Исходя из указанного нами подхода, читатель должен распознать в метафоре возвращения к неживому (которую Фрейд относит к любому живому телу) тот предел вне жизни, который язык дает человеку в силу того, что он говорит, и который как раз и заключается в том, что такое существо ставит в позицию сигнификатора не только те части своего тела, которые подлежат обмену, но и само это тело. Таким образом, становится очевидным, что отношение объекта к телу никоим образом не определяется как частичная идентификация, которая должна быть тотализирована в таком отношении, поскольку, напротив, этот объект является прототипом значимости тела как того, что для бытия поставлено на карту.

В этот момент я принимаю вызов, который бросают мне, когда то, что Фрейд называетTrieb, переводят как "инстинкт". Слово "драйв", казалось бы, вполне подходит для перевода этого немецкого слова на английский, но в стандартном издании его избегают. По-французски я бы в последнюю очередь использовал "dérive", если бы не смог придать ублюдочному термину "pulsion" необходимую силу.

И поэтому мы настаиваем на том, чтобы инстинкт, независимо от того, обоснован он или нет биологическими наблюдениями, занял место среди способов познания (connaissance), требуемых природой для живого существа, чтобы оно могло удовлетворять свои потребности.
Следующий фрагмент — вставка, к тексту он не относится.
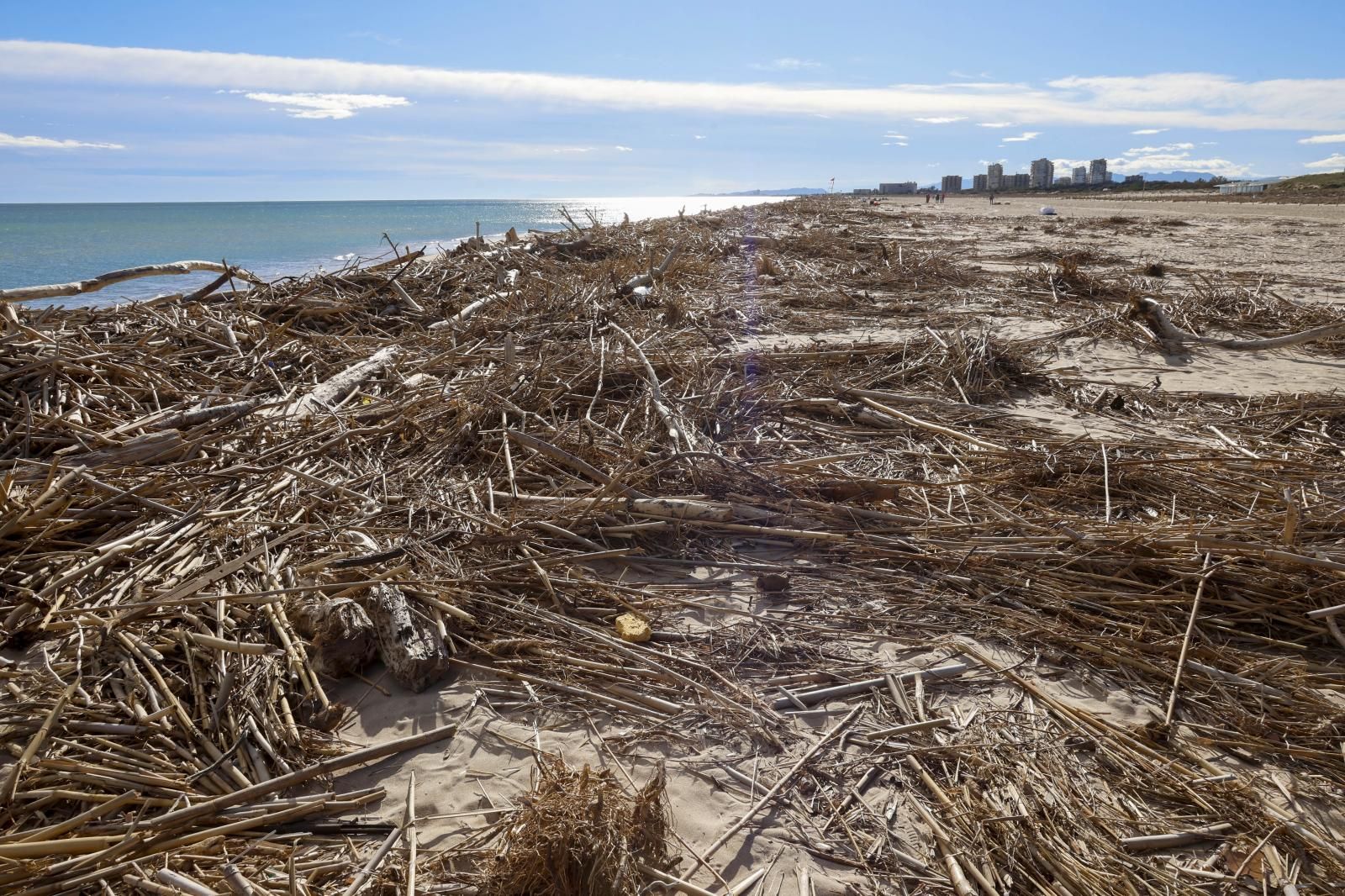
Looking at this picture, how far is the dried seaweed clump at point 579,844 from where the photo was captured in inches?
64.2

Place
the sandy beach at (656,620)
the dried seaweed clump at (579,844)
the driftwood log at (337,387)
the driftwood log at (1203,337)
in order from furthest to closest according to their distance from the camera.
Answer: the driftwood log at (1203,337) < the driftwood log at (337,387) < the sandy beach at (656,620) < the dried seaweed clump at (579,844)

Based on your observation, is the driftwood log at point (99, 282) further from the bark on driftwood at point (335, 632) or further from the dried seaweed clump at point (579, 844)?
the dried seaweed clump at point (579, 844)

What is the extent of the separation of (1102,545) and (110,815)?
364 centimetres

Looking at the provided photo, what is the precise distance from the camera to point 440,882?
175cm

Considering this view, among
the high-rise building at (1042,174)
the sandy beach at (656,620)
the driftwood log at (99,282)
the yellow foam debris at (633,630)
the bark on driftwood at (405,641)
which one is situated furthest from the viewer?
the high-rise building at (1042,174)

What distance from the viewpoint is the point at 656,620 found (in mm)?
2842

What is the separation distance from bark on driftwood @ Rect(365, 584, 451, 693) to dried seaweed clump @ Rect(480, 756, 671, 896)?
84 centimetres

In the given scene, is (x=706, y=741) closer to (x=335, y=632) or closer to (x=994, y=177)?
(x=335, y=632)

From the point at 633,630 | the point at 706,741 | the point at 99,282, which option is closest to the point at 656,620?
the point at 633,630

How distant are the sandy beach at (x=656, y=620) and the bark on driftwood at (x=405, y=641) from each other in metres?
0.01


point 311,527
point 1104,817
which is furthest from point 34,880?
point 1104,817

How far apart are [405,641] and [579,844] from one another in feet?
3.86

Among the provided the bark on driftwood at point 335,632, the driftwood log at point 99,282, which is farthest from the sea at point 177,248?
the bark on driftwood at point 335,632

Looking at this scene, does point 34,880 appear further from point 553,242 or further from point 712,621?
point 553,242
Тогда инстинкт определяется как знание (connaissance), обладающее удивительным свойством не быть знанием (un savoir). Но у Фрейда речь идет о чем-то совершенно ином, что, безусловно, является знанием, но таким, которое не предполагает ни малейшего знания, поскольку оно записано в дискурсе, о котором, подобно "рабу-посланнику" из древнего обихода, субъект, носящий под волосами кодицил, приговаривающий его к смерти, не знает ни смысла, ни текста, ни того, на каком языке он написан, ни даже того, что он был намалеван на его бритом скальпе, когда он спал.